_Material provided_.
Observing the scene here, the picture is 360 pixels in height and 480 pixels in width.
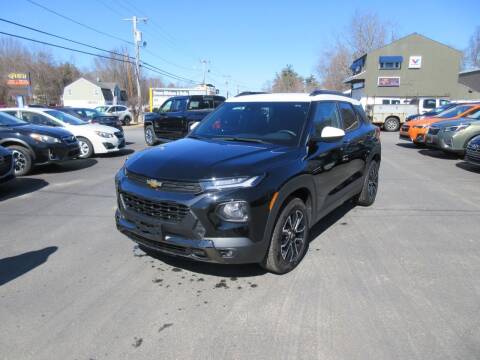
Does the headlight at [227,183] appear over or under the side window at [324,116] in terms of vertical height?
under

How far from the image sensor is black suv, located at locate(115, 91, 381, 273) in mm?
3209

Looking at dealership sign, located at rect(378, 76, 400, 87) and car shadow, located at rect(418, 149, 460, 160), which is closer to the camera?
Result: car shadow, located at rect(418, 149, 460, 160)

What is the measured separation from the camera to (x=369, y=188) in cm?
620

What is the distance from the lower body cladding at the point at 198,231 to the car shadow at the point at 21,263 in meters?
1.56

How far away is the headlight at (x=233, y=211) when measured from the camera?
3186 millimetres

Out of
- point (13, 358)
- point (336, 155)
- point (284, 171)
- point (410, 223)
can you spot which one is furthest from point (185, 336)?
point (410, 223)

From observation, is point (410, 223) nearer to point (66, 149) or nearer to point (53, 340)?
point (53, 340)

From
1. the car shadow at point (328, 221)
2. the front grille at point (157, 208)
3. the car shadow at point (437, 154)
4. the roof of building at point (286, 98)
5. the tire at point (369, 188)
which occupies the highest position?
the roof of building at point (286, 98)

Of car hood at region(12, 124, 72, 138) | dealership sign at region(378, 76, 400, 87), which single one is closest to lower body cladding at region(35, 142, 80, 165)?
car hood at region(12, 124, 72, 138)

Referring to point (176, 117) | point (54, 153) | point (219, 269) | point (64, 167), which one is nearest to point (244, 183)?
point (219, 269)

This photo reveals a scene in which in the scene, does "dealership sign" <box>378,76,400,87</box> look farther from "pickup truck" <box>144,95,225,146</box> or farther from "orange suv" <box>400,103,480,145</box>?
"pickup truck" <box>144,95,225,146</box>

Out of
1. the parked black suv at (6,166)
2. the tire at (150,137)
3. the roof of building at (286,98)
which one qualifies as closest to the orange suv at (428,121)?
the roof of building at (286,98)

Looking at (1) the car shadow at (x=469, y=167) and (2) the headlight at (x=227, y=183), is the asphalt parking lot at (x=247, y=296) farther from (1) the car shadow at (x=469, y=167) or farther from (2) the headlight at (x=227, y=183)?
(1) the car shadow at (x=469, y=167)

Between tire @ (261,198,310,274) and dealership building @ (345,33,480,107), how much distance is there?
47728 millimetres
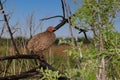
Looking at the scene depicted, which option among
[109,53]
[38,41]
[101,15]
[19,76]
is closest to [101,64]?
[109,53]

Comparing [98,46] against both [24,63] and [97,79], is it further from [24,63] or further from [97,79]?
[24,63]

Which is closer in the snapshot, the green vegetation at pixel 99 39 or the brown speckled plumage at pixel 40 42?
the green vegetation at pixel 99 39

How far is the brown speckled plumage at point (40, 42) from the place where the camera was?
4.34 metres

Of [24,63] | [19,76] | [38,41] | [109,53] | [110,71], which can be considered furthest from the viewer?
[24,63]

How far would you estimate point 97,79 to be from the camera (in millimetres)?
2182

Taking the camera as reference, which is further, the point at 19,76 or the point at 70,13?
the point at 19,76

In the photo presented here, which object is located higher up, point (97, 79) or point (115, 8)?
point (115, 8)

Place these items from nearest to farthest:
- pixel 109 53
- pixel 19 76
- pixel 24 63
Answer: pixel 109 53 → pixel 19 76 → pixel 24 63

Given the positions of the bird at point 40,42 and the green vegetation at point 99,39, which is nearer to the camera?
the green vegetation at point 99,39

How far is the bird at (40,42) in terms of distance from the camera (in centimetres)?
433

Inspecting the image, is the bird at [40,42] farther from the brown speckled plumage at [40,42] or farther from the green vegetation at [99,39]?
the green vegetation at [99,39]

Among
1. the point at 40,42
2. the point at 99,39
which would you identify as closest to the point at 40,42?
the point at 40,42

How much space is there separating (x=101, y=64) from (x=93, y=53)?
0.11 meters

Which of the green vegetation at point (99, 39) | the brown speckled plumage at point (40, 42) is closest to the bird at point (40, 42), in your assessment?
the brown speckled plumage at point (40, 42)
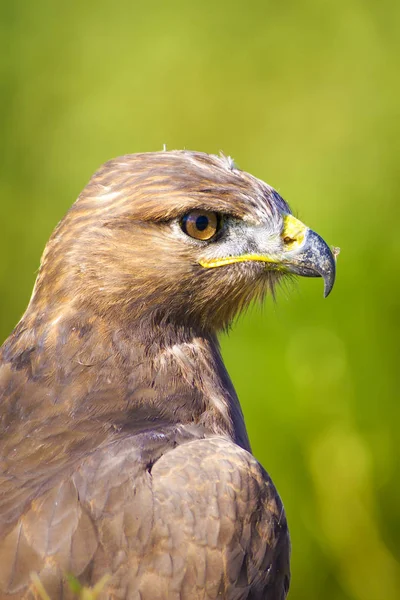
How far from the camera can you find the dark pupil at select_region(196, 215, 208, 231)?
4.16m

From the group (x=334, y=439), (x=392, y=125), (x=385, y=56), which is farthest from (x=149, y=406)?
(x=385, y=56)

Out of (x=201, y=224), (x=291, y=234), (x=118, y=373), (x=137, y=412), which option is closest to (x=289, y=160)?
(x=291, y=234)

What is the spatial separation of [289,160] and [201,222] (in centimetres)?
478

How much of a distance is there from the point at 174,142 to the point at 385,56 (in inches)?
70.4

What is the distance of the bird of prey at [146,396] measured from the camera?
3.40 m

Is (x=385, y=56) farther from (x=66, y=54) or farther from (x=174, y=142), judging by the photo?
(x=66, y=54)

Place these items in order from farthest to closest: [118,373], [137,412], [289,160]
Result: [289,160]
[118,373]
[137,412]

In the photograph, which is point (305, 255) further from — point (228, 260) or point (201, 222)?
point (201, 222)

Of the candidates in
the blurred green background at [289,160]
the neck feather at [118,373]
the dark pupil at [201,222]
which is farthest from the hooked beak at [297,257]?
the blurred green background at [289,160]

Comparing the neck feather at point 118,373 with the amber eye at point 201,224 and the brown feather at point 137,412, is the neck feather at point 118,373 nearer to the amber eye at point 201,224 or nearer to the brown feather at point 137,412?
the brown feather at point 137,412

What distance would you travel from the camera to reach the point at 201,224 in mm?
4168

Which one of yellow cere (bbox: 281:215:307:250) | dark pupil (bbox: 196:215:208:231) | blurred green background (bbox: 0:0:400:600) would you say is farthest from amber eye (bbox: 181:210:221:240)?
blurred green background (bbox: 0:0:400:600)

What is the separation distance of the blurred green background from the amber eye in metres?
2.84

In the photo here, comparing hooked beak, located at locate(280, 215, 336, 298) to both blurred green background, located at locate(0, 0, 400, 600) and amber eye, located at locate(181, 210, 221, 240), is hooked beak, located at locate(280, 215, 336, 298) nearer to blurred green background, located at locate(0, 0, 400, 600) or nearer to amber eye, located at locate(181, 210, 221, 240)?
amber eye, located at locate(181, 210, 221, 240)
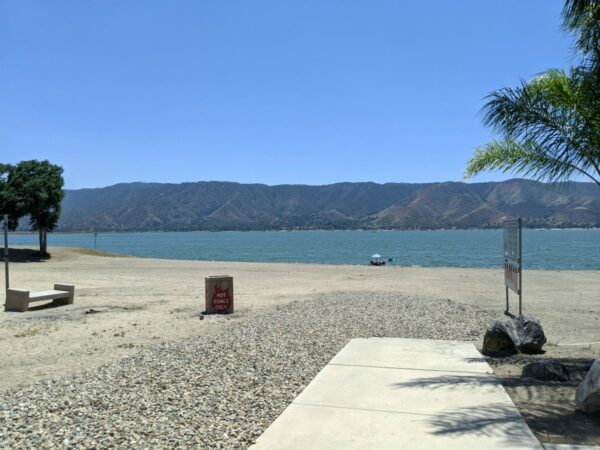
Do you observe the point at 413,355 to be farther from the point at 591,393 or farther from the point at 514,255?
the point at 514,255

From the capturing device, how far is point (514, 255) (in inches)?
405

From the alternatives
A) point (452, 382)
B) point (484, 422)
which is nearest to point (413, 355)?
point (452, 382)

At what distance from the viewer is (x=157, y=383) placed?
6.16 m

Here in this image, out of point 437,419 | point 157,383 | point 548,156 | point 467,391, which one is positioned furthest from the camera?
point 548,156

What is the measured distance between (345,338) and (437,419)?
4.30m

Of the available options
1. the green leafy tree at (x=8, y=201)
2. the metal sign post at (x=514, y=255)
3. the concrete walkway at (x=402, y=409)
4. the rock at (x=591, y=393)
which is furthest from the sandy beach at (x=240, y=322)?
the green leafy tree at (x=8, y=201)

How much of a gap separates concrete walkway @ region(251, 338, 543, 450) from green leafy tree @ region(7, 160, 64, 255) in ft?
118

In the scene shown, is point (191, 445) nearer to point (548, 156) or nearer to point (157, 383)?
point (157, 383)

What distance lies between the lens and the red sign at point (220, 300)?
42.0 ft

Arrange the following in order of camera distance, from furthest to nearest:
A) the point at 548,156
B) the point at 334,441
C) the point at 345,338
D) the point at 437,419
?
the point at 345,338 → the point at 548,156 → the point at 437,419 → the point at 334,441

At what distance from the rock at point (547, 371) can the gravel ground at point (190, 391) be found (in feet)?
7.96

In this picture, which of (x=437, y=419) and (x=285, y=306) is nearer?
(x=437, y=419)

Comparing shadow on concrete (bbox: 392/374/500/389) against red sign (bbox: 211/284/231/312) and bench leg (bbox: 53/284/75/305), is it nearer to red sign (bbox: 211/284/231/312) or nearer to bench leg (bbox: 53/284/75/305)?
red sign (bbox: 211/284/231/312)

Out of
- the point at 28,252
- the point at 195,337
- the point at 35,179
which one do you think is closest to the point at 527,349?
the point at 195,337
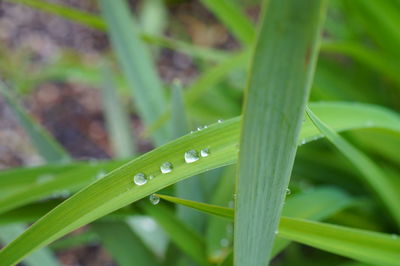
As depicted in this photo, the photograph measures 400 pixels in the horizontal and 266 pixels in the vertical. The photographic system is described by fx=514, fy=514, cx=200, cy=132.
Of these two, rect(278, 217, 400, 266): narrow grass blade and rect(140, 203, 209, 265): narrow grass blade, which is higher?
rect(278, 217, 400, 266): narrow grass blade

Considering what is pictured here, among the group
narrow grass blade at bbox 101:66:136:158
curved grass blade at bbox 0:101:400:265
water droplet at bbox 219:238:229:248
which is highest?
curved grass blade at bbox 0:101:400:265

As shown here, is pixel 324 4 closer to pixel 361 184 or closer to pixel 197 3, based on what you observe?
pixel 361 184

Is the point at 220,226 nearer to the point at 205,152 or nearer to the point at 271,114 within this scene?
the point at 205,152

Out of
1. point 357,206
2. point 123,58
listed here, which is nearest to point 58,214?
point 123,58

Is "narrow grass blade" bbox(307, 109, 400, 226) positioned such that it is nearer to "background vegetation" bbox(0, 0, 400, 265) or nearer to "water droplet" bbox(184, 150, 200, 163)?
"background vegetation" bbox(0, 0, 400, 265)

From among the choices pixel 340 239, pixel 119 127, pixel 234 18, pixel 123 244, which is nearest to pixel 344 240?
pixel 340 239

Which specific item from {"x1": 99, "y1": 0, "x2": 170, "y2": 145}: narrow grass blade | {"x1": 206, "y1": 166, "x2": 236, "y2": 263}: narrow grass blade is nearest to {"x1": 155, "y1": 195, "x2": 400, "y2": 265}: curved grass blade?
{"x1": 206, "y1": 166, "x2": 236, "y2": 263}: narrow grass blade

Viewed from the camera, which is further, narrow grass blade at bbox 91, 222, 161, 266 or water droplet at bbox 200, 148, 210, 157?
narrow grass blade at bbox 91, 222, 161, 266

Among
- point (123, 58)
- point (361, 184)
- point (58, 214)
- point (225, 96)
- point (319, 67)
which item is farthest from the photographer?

_Set exercise_.
Repeat the entries from the line with "Looking at the" up to and including the line with "Answer: pixel 109", swapping every "camera" for "lens" and leaving all else as it is.

_Worked solution_.
Looking at the scene depicted, which option among
[109,53]
[38,41]
[101,15]
[19,76]
is closest to [101,64]?
[109,53]

Comparing [98,46] against both [24,63] and [97,79], is it further from [24,63] or further from [97,79]?
[24,63]

Which is closer in the snapshot, the green vegetation at pixel 99 39 or the brown speckled plumage at pixel 40 42?
the green vegetation at pixel 99 39

How far is the brown speckled plumage at point (40, 42) from the place where the lens was?
4.34 metres

Of [24,63] | [19,76] | [38,41] | [109,53] | [110,71], which can be considered furthest from the viewer?
[24,63]

How far would you estimate point 97,79 to be from the lens (in millimetres)?
2182

Taking the lens as reference, which is further, the point at 19,76 or the point at 70,13?
the point at 19,76

In the photo presented here, which object is located higher up, point (97, 79) or point (115, 8)?
point (115, 8)

Place these items from nearest to farthest:
- pixel 109 53
- pixel 19 76
- pixel 24 63
Answer: pixel 109 53 → pixel 19 76 → pixel 24 63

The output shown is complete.